Finding context-specific solutions
During the pandemic, the NIHR Global Health Research Unit on Global Surgery based in Birmingham created new guidelines for controlling COVID-19 infection, which avoided operations having to be put on hold altogether. The team is continuing work to reduce infection after surgery from all diseases, not just COVID-19, and to improve access to routine surgery, especially in rural areas.
Dion Morton, one of the co-directors of the unit, said: “Each country, even each area in a country, has its own unique circumstances, different resources, training systems, disease vulnerabilities, funding, cultures and so forth.
“Creating surgical guidelines based on one country and importing them into another country just does not work,” he said, adding that, “If we are to make surgery safer and more affordable for millions of people, the solutions need to be context-specific.
“That is why we are working with local surgeons and hospitals around the world, empowering them to research what really works for them.”

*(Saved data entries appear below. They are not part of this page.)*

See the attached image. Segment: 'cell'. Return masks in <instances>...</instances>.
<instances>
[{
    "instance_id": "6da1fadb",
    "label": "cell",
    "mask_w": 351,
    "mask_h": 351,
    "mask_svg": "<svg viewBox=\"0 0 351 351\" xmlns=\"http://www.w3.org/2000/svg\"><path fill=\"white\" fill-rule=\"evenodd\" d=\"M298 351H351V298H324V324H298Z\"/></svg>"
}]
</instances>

Tabiri said several research projects are under way to test methods for improving outcomes from surgery, including implementing telephone follow-ups, so that patients are not put out by difficulties and the costs of travelling to hospitals for post-surgery check-ups.
He said early findings indicate that there is greater uptake and engagement, resulting in better outcomes for patients.
Tabiri said that, where he works in Ghana, the research outcomes could make a huge difference, stating that, “three-quarters of people in the northern regions of Ghana are in scattered rural communities, with poor health infrastructure and not enough health professionals”.
“The unit’s next set of research trials is investigating how to reduce complications from wound infection, improve the outcomes from cancer surgery and to evaluate access to healthcare for patients requiring surgery,” he added.